Talvez eu esteja atirando em meu próprio pé aqui com este artigo, vou ver se consigo terminar com ele – o artigo, não o pé – sem muito estrago.
Como é que uma agência de propaganda que, no limite, vive da criatividade, corre o risco de deixar a sua criação apenas com as pessoas que julgamos criativas? Quero dizer, entendo que criativos normalmente são encarados como magos detentores de um poder místico inspirador que pode ser invocado e conjurado quando preciso. E que este poder necessita de condições ideais: é a música, o clima, o café, a bebida, a fase da lua… mas esses magos são só uma parte da equipe no fim das contas.
Não acredito nessa versão. Usei “acredito” de propósito.
Criatividade não é crença ou mágica, não tem nada de místico e, arrisco dizer, pouco tem a ver com talento. Criatividade é trabalho duro, muita pesquisa, anos de erros e acertos para conseguir o entendimento de que você não sabe nada. É um aprendizado para conseguir o desprendimento que lhe deixe seguro para continuar aprendendo. Com qualquer pessoa, a qualquer momento.
Sabe quem mais trilha este mesmo caminho e também tem essa aura de Gandalf? O empreendedor.
Criatividade S/A
Olhando o currículo de Ed Catmull em 1974 você poderia chamá-lo de qualquer coisa, menos de criativo. Catmull é um empreendedor de sucesso, fundador da Pixar e escreveu o excelente livro que, por uma alegre aleatoriedade, acabei relendo e motivou o post: o Criatividade S/A. Aliás a aleatoriedade é tratada de forma genial no livro, mas vamos ficar aqui na criatividade como produto.
Um fato que não gera discussões é que a Pixar, assim como uma agência, é uma empresa que vive de criatividade. E a principal preocupação de Ed era não deixar, a exemplo de outras empresas criativas como a Disney, que seu principal produto – a criatividade – se personificasse em uma equipe. Ou pior, em uma única pessoa. Depois da morte de Walt Disney, os funcionários do estúdio se perguntavam “e agora?”, um medo tomou conta da empresa e, a cada dia sem uma ideia genial, a pressão aumentava. A própria Apple sofreu com isso também após a morte de Steve Jobs.
Catmull sugere em seu livro que a criatividade seja tratada como um produto, como um carro é em uma montadora. Qualquer funcionário ao perceber um erro na linha de montagem tem a permissão para desligar a esteira sem avisar ninguém e trabalhar para corrigir este erro.
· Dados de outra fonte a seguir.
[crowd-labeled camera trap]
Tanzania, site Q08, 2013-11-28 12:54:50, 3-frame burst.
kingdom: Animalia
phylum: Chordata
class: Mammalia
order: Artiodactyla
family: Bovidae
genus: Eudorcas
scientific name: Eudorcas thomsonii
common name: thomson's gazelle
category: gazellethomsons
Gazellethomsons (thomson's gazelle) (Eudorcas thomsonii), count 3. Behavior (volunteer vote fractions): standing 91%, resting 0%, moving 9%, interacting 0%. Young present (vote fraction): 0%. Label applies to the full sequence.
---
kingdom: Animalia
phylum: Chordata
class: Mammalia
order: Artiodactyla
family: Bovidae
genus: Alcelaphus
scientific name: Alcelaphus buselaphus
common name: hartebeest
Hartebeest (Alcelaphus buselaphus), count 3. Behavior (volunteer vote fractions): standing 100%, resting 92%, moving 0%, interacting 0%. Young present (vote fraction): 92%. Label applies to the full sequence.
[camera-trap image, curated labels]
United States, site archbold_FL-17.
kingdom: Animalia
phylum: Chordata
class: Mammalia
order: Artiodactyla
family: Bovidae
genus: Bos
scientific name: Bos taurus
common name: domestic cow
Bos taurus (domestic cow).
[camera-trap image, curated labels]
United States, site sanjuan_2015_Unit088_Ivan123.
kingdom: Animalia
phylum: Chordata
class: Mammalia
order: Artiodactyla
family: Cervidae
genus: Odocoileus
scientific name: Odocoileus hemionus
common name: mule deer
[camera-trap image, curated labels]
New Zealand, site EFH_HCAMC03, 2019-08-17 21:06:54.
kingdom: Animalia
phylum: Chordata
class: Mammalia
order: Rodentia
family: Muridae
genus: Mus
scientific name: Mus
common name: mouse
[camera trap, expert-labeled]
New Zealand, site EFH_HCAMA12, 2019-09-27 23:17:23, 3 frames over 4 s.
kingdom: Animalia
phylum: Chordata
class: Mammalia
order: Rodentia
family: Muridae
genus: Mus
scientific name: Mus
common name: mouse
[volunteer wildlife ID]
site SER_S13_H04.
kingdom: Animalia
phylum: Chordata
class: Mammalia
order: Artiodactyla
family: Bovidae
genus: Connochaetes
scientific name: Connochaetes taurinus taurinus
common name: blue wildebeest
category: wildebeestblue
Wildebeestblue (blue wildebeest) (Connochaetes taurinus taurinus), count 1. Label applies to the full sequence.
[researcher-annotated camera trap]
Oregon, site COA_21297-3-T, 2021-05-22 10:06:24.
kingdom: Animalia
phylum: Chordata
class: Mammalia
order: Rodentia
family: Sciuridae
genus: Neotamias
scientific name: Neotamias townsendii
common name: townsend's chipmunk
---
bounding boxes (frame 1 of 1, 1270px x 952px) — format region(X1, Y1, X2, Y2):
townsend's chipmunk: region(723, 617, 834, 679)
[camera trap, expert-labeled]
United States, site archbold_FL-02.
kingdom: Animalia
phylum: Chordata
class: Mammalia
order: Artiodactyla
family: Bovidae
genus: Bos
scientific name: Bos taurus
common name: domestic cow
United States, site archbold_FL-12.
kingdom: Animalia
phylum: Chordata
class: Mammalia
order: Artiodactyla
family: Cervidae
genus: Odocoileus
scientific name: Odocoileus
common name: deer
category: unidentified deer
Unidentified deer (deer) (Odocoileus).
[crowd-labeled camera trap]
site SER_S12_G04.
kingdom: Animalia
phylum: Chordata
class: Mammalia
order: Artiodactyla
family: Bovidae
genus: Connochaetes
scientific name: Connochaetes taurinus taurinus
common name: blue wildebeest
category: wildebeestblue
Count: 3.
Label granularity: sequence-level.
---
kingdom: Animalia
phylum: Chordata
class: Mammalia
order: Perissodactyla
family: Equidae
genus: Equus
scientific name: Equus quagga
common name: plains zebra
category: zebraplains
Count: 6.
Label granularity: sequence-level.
De certa forma, Ed fez isso na Pixar: organizou um ambiente onde qualquer pessoa tem a confiança e a permissão de interferir e corrigir o problema na criação assim que ele for percebido. Sem medo de errar, sem represálias.
A permissão para errar
A grande vantagem desta abordagem é que deste modo todos se sentem responsáveis por aquela criação. E, ao mesmo tempo, nos distanciamos dela. Qualquer comentário não será encarado (e nem deve ser) como pessoal. É a ideia, como produto, que vai ser cuidada e protegida na linha de montagem garantindo a qualidade da criação na entrega para o cliente.
É claro que os erros acabam acontecendo e precisamos de mecanismos para ter a certeza que vamos aprender com eles. O importante é dar o poder de decisão às pessoas e deixá-las confiantes para intervir, sem o medo do fracasso. Corrigir os rumos da criação no decorrer do processo economiza tempo, stress e investimento.
Dentro das agências isto dificilmente acontece. Quero dizer, as pessoas normalmente se sentem mais à vontade em interferir depois do caminho traçado. Quando já enxergam o produto final. Esta interação também é válida mas ela funciona quase que como o que faz um crítico de arte, de cinema. Normalmente vem com uma intenção de avaliação, independentemente se positiva ou negativa. E fazendo um mea culpa aqui, nem sempre é fácil de digerir. Mas falo aqui de alguns passos antes.
Integração
As pessoas dentro de uma agência deixam de sugerir, de intervir, de opinar enquanto uma ideia criativa está surgindo por medo, por falta de confiança ou às vezes até pela apatia do “não é minha área”. Deixam de melhorar o produto simplesmente porque não fazem parte da criação e, por este mesmo motivo, ainda são considerados por vezes como coadjuvantes no trabalho.
E se você achava que meu pé estava seguro até agora, é porque ainda não pensou em uma frase muito comum dentro das agências. “Ele tá é tirando o dele da reta“. Vou retrucar então com outra frase bem comum nas agências também. “Não é qualquer ideia que é boa, mas uma boa ideia pode vir de qualquer lugar.”
Mentira, essa frase é do Ratatouille da Pixar.